Masowe protesty, setki poszkodowanych. "Nie komentujemy wewnętrznej sytuacji w Rumunii"


Rzecznik Komisji Europejskiej Christian Spahr został na poniedziałkowej konferencji prasowej poproszony o skomentowanie protestów antyrządowych w Rumunii i pobicia jednego z austriackich dziennikarzy przez policję podczas demonstracji w Bukareszcie. Nie chciał odnieść się do wewnętrznej sytuacji w tym kraju, podkreślił jednak, że "ważne jest, aby dziennikarze wykonywali swoje obowiązki bez przeszkód".

- Nie komentujemy wewnętrznej sytuacji w Rumunii - podkreślił Spahr. - Jeśli chodzi o sprawę operatora kamery, ważne jest, aby dziennikarze wykonywali swoje obowiązki bez przeszkód - dodał. Jak podaje AP, austriacki publiczny nadawca ORF poinformował w sobotę, że operator kamery stacji, który relacjonował protest, został pobity przez służby policyjne, a prezenter telewizyjny, który był przy nim, został przygwożdżony do ściany.

Emigranci protestują w ojczyźnie

Według agencji Reutera w piątkowych protestach w stolicy Rumunii wzięło udział 100 tysięcy osób. Protestujący wzywali do dymisji rządu i zwołania przedterminowych wyborów. Policja użyła gazu łzawiącego i armatek wodnych, by rozproszyć protestujących. Według policji w tłumie byli "prowokatorzy". Niektórzy uczestnicy akcji rzucali w stronę policji kamienie, butelki i bomby dymne. Grupa protestujących próbowała przerwać kordon policyjny, stojący przed rządowym budynkiem.
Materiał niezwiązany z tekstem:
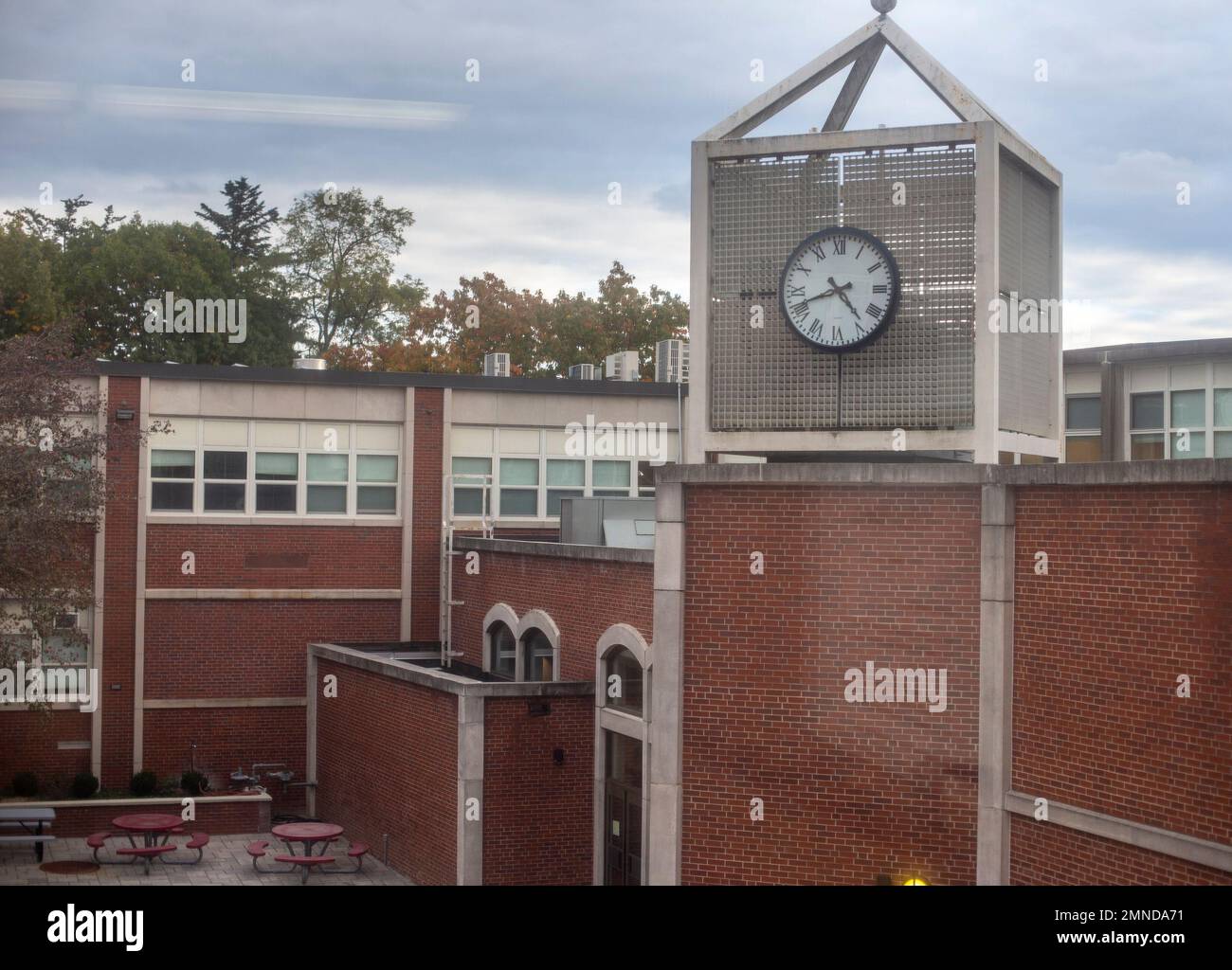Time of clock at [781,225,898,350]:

Wielotysięczne demonstracje odbyły się też w innych miastach Rumunii. W sobotę rumuńskie służby medyczne podały, że 440 osób, w tym kilkudziesięciu policjantów, zostało poszkodowanych w wyniku piątkowych demonstracji w Bukareszcie.
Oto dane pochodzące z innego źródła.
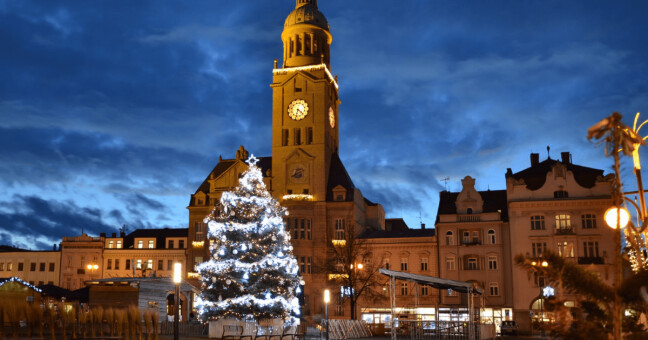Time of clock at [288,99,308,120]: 6:20
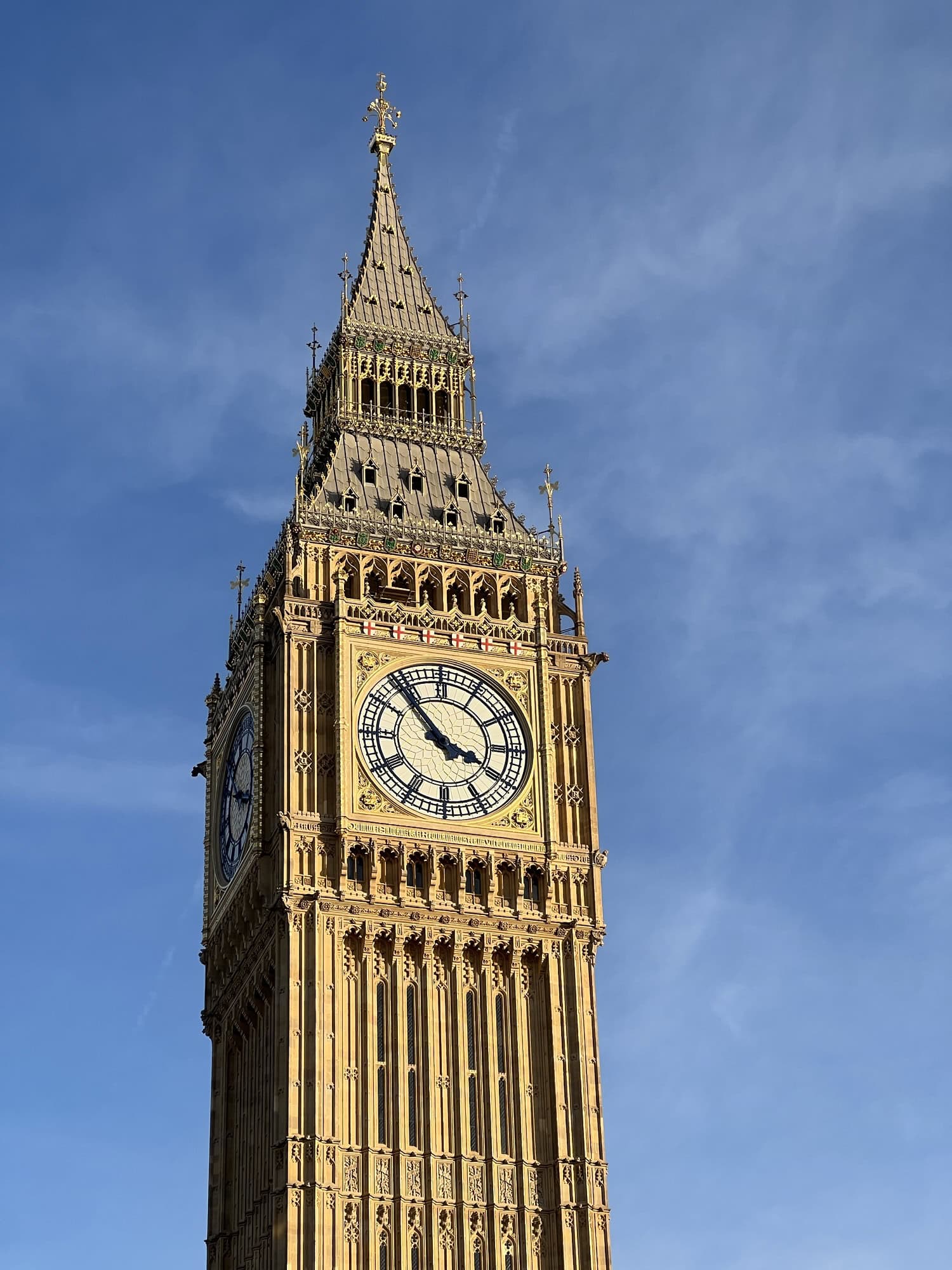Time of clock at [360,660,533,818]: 3:53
Prezydent Rumunii Klaus Iohannis, krytyk lewicowego rządu, potępił "brutalną interwencję policyjnych oddziałów prewencyjnych". Uczestnicy demonstracji trzymali w rękach m.in. flagi Rumunii i Unii Europejskiej. Słychać było hasła: "Sprawiedliwość, nie korupcja!", "Partia złodziei". Przed budynkiem rządu tłum skandował: "Czerwona plaga".

Zmuszeni opuścić kraj

Jak podaje Politico, powołując się na czerwcowy raport Banku Światowego, za granicą kraju, którego obywatelami jest 19,6 mln osób, mieszka i pracuje od 3 do 5 mln Rumunów. Większość z nich, około 2,6 mln, jest w wieku produkcyjnym, co stanowi około 20 procent zasobów siły roboczej Rumunii. Emigranci zaznaczają, że opuścili kraj ze względu na korupcję, niskie wynagrodzenie i brak perspektyw. Większość mieszkających za granicą Rumunów nie popiera rządzącej Partii Socjaldemokratycznej (PSD). Od czasu zwycięstwa PSD w wyborach w 2016 roku Rumuni regularnie organizują protesty, podczas których wypowiadają się przeciwko wprowadzeniu przez rząd nowych przepisów, które zdaniem krytyków osłabią walkę z korupcją. Setki tysięcy Rumunów podpisały petycję, w której domagają się wprowadzenia przepisów, które zabraniałyby sprawowania urzędu osobom oskarżonym o korupcję i inne przestępstwa.